═════ RECORDS SUPPLIED ═════

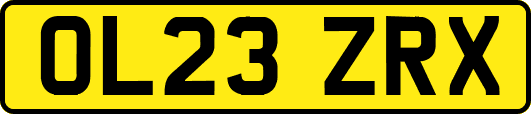 OL23ZRX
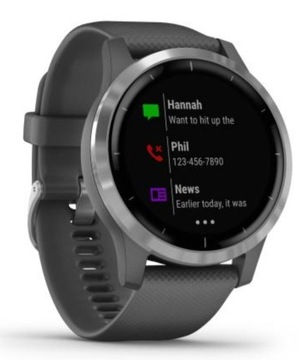 Garmin Vivoactive 4S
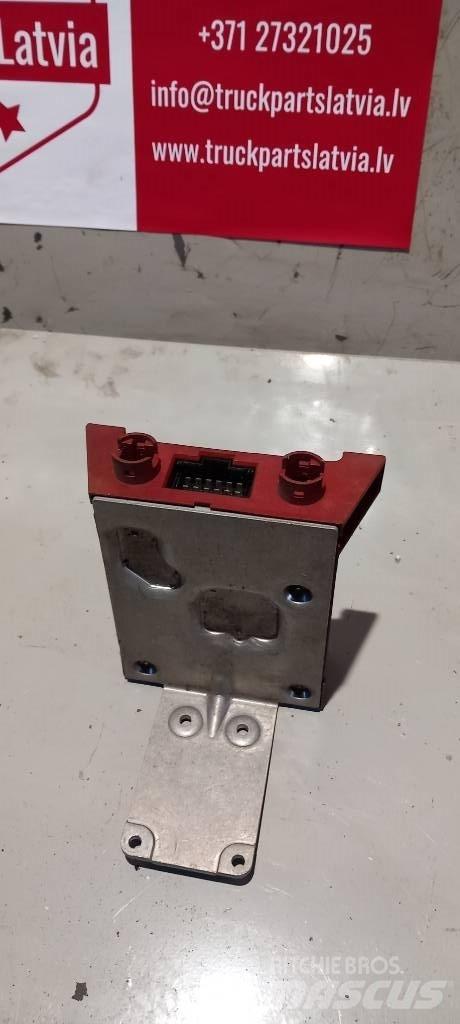 MAN TGA.  81259070309 Electronics
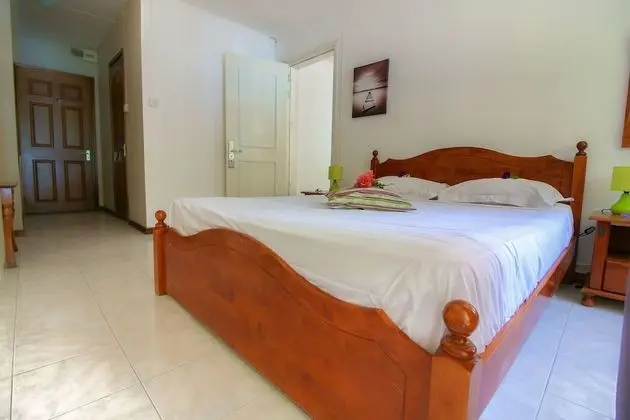 Comfort Stüdyo, 1 Yatak Odası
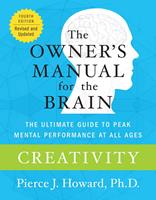   Creativity: The Owner's Manual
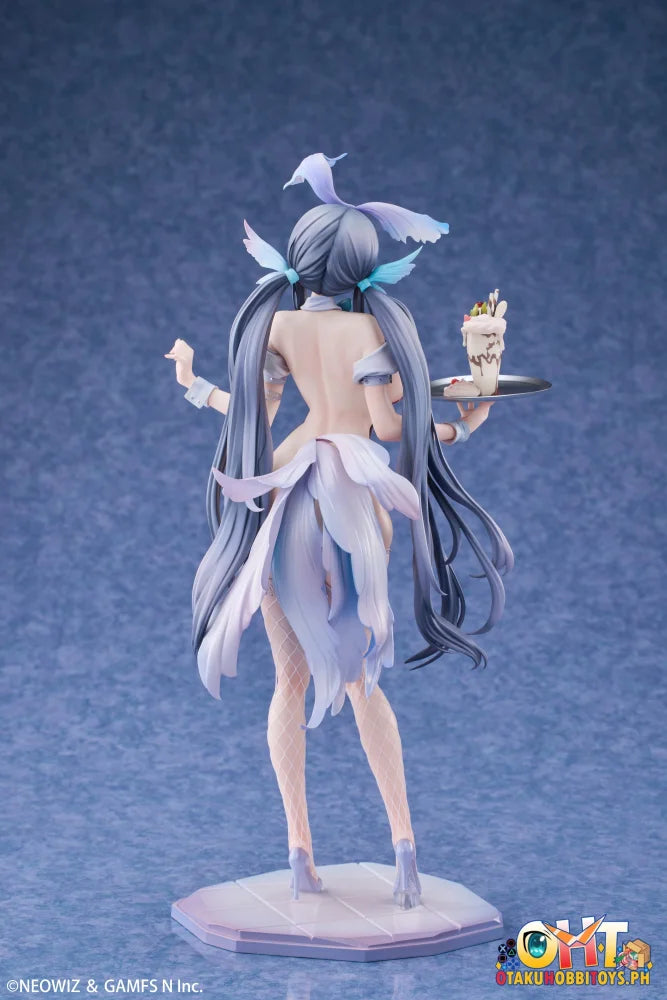 Hobby Sakura 1/7 Brown Dust 2 Morpeah: Daydream Bunny Scale Figure
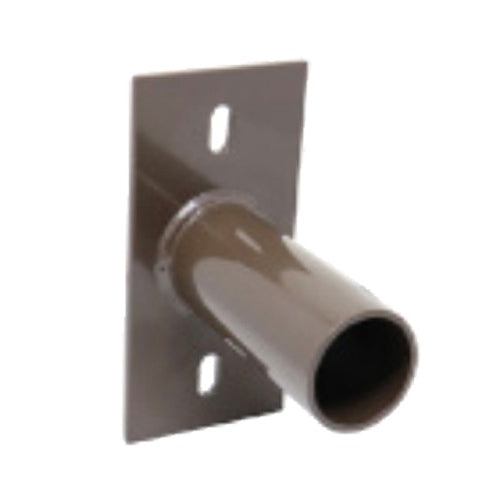 SL-SAL-BKT-SP-BK-G1, 3" to 6" Square Pole Mounting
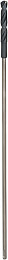 Sveder za instalacije PRO Wood HSS, 16 x 100 x 600 mm, SDS plus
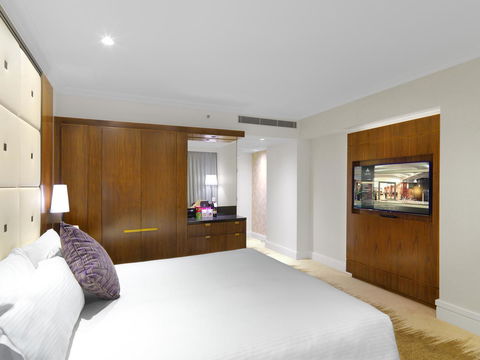 Amora Hotel Jamison Sydney - Foster Accommodation 34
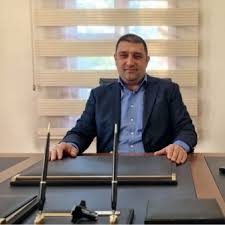 Doç. Dr. Can Deveci Erciyes Üniversitesi Stratejik Araştırmalar Merkezi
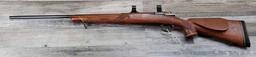 MAUSER MODEL SPORTER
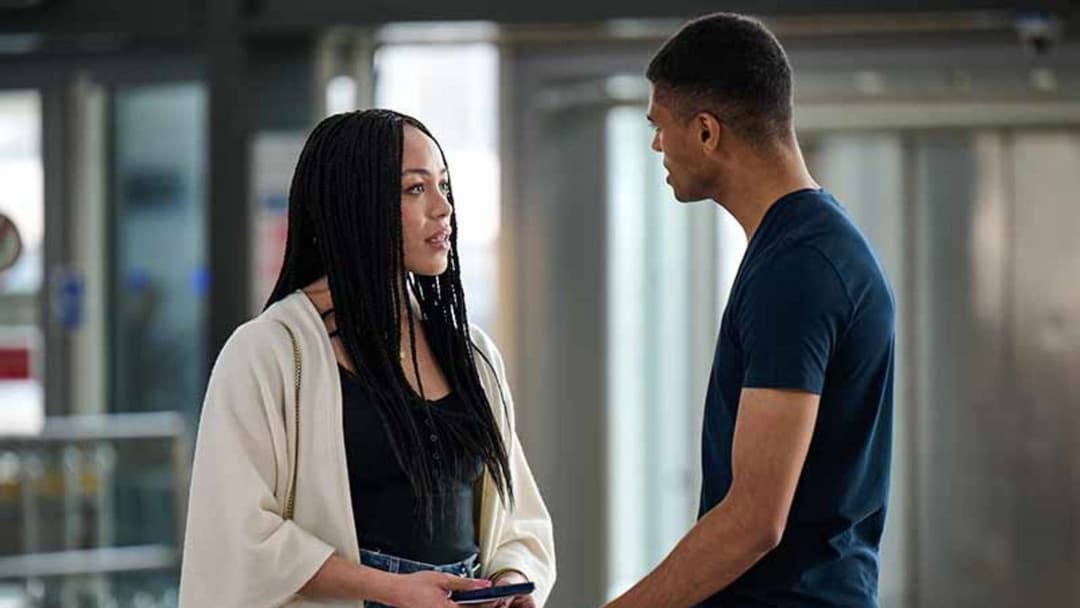 Немає шляху вгору backdrop 15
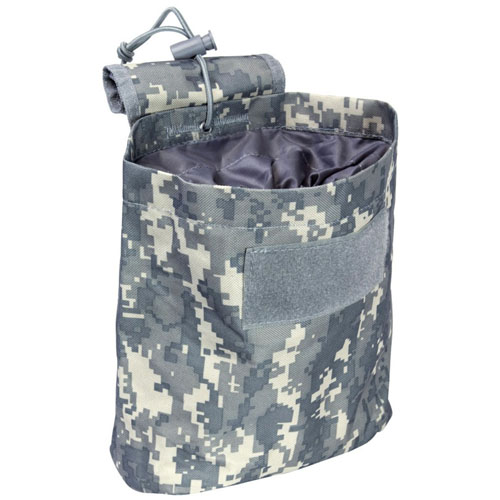 NcStar Folding Dump Pouch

═════

TO DO = Retype the data shown above exactly, excluding any picture it contains.

SOLVED PROBLEM =
 OL23ZRX
 Garmin Vivoactive 4S
 MAN TGA.  81259070309 Electronics
 Comfort Stüdyo, 1 Yatak Odası
   Creativity: The Owner's Manual
 Hobby Sakura 1/7 Brown Dust 2 Morpeah: Daydream Bunny Scale Figure
 SL-SAL-BKT-SP-BK-G1, 3" to 6" Square Pole Mounting
 Sveder za instalacije PRO Wood HSS, 16 x 100 x 600 mm, SDS plus
 Amora Hotel Jamison Sydney - Foster Accommodation 34
 Doç. Dr. Can Deveci Erciyes Üniversitesi Stratejik Araştırmalar Merkezi
 MAUSER MODEL SPORTER
 Немає шляху вгору backdrop 15
 NcStar Folding Dump Pouch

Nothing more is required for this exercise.